İnsan, bâzı anlarda yaşadığı olumsuz durumların bir hezeyandan ibâret olduğunu ve bir buhran içerisinde geçen çağını, derinlemesine tasavvur edemez. Ancak böyle zamanlarda kişi, içten içe bir kurtarıcı bekler. Gelecek olduğuna mutlaka inandığı bu kahraman belki tek bir kişi, belki de o tek bir kişinin etrâfında dönen yıldızlardır. Bu kişi veya kişiler, aslında çoğu zaman insanın karşısına çıkar da onların kurtarıcı birer yıldız olduğunun farkında olamaz. İşte o yıldızlar ki insanın zihninde bir pusula görevi görür. Yalnız zihne yön vermekle kalmaz; gönle, şuura ve sonra tüm benliğe… Hâl böyle olunca kelimelere yön veren yıldızlar, insanın rûhuna ve oradan da bir milletin rûhuna akar da durur. Bir yıldız doğar ve yön vermek üzere görevlidir; buna inanır, bununla yaşar ve âit olduğu göğe yeniden yükselir. Böylelikle ışıması, yön vermesi hâfızalardan hiç silinmez. Yeryüzünü şereflendirdiğinde misâfir olduğunu bilir, kendinden kendine akan bir ömürde âb-ı hayâtı bir bakır tasla milletine sunar. Alelâde bir hayâtı yoktur. İnancı uğrunda yaşadığı hazzı tadamadığı için ömrü boyunca belki de kalabalığın ona yer yer acımasına karşılık o, kalabalığa daha fazla acımamak için gökten bir melek gibi iner. Bir “Töre” çatısı kurar; düne, bugüne ve yarınlara ses olabilmek için. Kurduğu çatının kapısına gönlü güzel veya ameli güzel olan tüm kalabalık dâvetlidir. Târihinden aldığı meşaleyi; bilir ki bir yıldız kaymadan diğerine teslim edecektir. İşte bu meşale sönmeden onu alıp binlerce meşale yakmaya ant içmiş bir büyük isimdir Emine Işınsu.

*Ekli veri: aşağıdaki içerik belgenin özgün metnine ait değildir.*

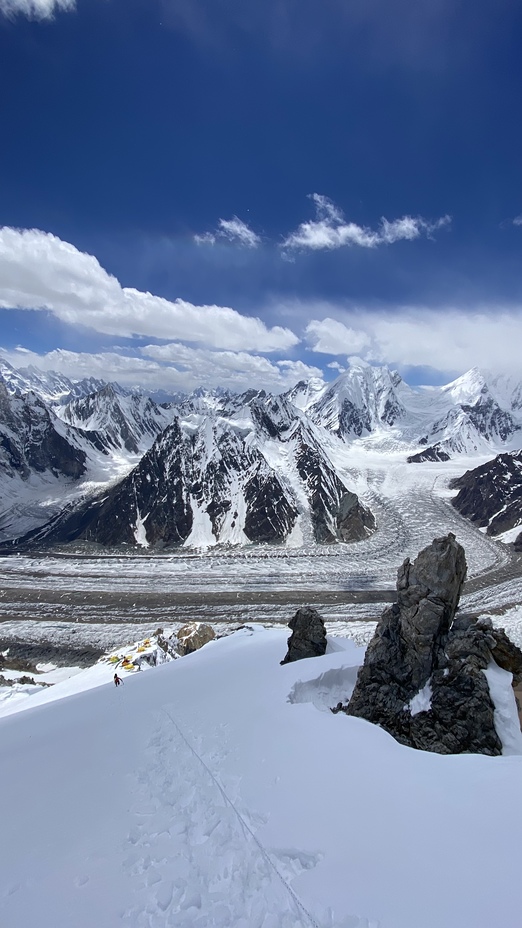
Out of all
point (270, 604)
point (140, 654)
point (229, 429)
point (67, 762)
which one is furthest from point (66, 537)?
point (67, 762)

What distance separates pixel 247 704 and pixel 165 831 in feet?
25.2

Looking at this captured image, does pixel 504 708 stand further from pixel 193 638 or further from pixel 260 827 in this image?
pixel 193 638

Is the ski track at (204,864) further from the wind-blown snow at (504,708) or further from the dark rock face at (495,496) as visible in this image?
the dark rock face at (495,496)

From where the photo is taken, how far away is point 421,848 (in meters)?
7.50

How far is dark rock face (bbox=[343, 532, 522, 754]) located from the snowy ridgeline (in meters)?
0.67

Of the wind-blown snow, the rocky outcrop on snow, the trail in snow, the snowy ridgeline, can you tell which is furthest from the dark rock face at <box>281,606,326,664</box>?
the rocky outcrop on snow

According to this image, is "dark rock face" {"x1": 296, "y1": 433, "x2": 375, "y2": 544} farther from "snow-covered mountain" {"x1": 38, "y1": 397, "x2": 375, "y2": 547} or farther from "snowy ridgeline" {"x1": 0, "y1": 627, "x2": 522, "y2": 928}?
"snowy ridgeline" {"x1": 0, "y1": 627, "x2": 522, "y2": 928}

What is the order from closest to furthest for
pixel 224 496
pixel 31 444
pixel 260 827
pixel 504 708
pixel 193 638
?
1. pixel 260 827
2. pixel 504 708
3. pixel 193 638
4. pixel 224 496
5. pixel 31 444

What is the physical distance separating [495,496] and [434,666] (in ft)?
397

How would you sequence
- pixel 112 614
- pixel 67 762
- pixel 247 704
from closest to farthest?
pixel 67 762, pixel 247 704, pixel 112 614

İnsanın evvela kendisini bulmada aslî vazîfeli olduğuna inanan, kendini bulan insanın da topluma hizmet anlayışını zihinlerde şekillendiren Işınsu, çıktığı bu kutlu yol için bizlere kendini tanıtmış ve şöyle demiştir: “Yüce Allah, beni bir Müslüman kul olma ile şereflendirirken şu dünyâdaki hayâtımda bana roman yazma vazîfesi verilmiştir. Böylece roman yazmayı, içtenlikle varoluş sebeplerinden biri olarak görüyorum.”

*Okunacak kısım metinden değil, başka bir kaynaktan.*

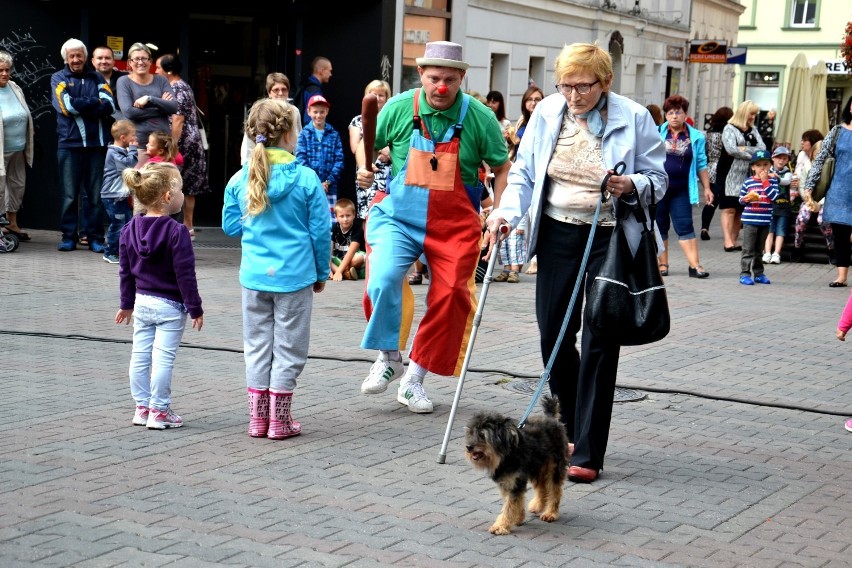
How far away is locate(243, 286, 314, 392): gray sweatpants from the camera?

Aydın kimsenin, yaşadığı döneme yalnız ayna tutmakla kalmayıp bunun zâten bir aydının vazîfelerinden yalnızca biri olduğuna inanan Emine Işınsu, öteleri ve ötelerin de ötesini bulmayı ister. Bunu ise tüm benliğiyle yaşadığı çağda bir reçeteyi de berâberinde sunup gönüllere kazıyan “Sancı” adlı romanında vermiştir. Romanın içeriği baştanbaşa kendisi dâhil olmak üzere kutlu gönül erlerinin mücâdelesidir. Geçmiş, an ve gelecek zamâna hâkim bakış açısıyla yazdığı bu roman, iki ülkücü gencin komünistler tarafından yapılan baskı ve saldırılar sonucu şehâdete ermelerini anlatır. Kurulan o kutlu çatıdan çıkan bu gençler, Süleyman Özmen ve Ertuğrul Dursun Önkuzu’dur. Bir milleti sancıdan çıkarmaya ant içen gönül erlerinin hayâtında bin ülkücünün yaşadıkları yansıtılmıştır. Erenlerin ölmeyip yalnız suret değiştirdiğini, Dursun Önkuzu’nun ağzından yine dâvâ insanı olarak kitapta geçen Dündar Bey’e söylemesi yazının başında söylediğimiz meşaleyi andırır niteliktedir. Birlikte omuz omuza mücâdele edildiğine kanıt ise kahramanlar arasında kendisinin “Emine Abla”, eşinin “İskender Bey”, dönemin dâvâ insanlarından Dündar Taşer’in “Dündar Bey” ve Galip Erdem’in “Galip Bey” olarak verilmesidir. Acımasızca şehit edilen Süleyman Özmen ve Dursun Önkuzu’nun yaşıtları olan üniversite arkadaşlarından marksist komünist görüşlerle bir yandan bir yana savrulan insanlara karşı duruşları da gerçek bir mücâdelenin kanıtıdır. Öyle ki onlara ters bakmaz, oturup defalarca defalarca kurtarmak ister fakat ne yazık ki beyinlerine yenik düşenler onları acımasızca katleder. İki şehidimizin şehâdetlerinin arasındaki dokuz ayı ele alan, dönemin çilesini anlatan bu roman, binlerce yıldıza meşaleler yaktıracaktır. Sevgili Dilaver Cebeci’nin de dediği gibi: “Şimdi Sûr geldi. Şimdi ben geldim. Bin kere daha geleceğim. Bâzen soylu atlar üzerinde nâralarla bâzen beyinlerinize çakılıp kalacak şiirlerle…” işte Emine Işınsu da beyinlere çakılan romanlarıyla gelmişti.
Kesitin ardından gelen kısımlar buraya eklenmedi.